**Tasks to carry out:**
- A) The email thread below concerns a Geo Metro EV conversion. Say yes or no to whether each statement agrees with it, and quote the words that settle each one. (i) The higher gears use accumulators to cushion the shift. (ii) The suggested transmission used a vacuum modulator to control its functions. (iii) The nominal pack voltage is 120v.
- B) Answer these questions from the email thread below about a Geo Metro EV conversion:
(i) What steady reading did the dashboard digital ammeter show?
(ii) On what date was the original message sent?
(iii) Which setting has less slippage than '2' or 'D' when accelerating from a dead stop?
- C) Extend the email thread below about the Geo Metro EV conversion by writing on from its last sentence.

**Source passage:**
[Start]

The first gear clutch in an auto tranny is normally not designed to be 
engaged while under load. The higher gears use accumulators to slow the 
engagement of the clutches to cushion the shift.

The tranny he suggested didn't use a vacuum modulator to control any 
functions of the tranny, it used a cable hooked to the throttle linkage.

Good luck


----- Original Message ----- 
From: "Mark Freidberg" <[email protected]>
To: "Electric Vehicle Discussion List" <[email protected]>
Sent: Friday, February 27, 2009 3:36 AM
Subject: Re: [EVDL] Improving the Efficiency of a Geo Metro EV Conversion


>
> Hi Roger,
>
> Shifting to '1' and depressing throttle just enough to spin the motor 
> doesn't generate pull against the parking brake. Dashboard digital ammeter 
> reading held steady at 12 amps. Nominal pack voltage is 96v. Geo has been 
> parked in ambient air temperatures in high 30s to 40s F.
>
> Longer term I've noticed that air temps over 70 F result in less slippage 
> then colder air masses. So does driving a few miles in colder temps once 
> transmission warms up. In general, '1' has less slippage then '2' or 'D' 
> when accelerating from dead stop (car and motor motionless.

[End]

**Supplied information:**
[Start]

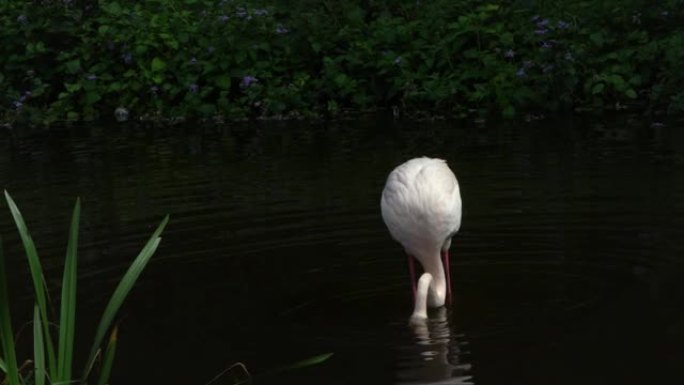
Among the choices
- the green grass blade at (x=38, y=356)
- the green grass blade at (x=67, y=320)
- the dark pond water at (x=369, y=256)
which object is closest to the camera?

[End]

**Answers for the tasks:**
- A)
(i) Yes: "The higher gears use accumulators to slow the engagement of the clutches to cushion the shift."
(ii) No: "The tranny he suggested didn't use a vacuum modulator to control any functions of the tranny, it used a cable hooked to the throttle linkage."
(iii) No: "Nominal pack voltage is 96v."

- B)
(i) 12 amps
(ii) Friday, February 27, 2009
(iii) '1'

- C)
>
> Does that info. help determine what BAT did?
>
>
> Ray,
>
> I haven't ruled out the option you mentioned although some have remarked 
> about the difficulty of replacing an AT with a MT.
>
>
> Roland,
>
> The Tci.com link didn't work. What is the company name?
>
>
>
> Mark
>
>
>
>
>
> _______________________________________________
> General EVDL support: http://evdl.org/help/
> Usage guidelines: http://evdl.org/help/index.html#conv
> Archives: http://evdl.org/archive/
> Subscription options: http://lists.sjsu.edu/mailman/listinfo/ev
>
> 


_______________________________________________
General EVDL support: http://evdl.org/help/
Usage guidelines: http://evdl.org/help/index.html#conv
Archives: http://evdl.org/archive/
Subscription options: http://lists.sjsu.edu/mailman/listinfo/ev


----------



## EVDL List (Jul 27, 2007)

Hello Mark and Ray,

The TCI web site is www.tci.com or you can get to it by just typing 
tci.com. T in TCI is in lower syntax.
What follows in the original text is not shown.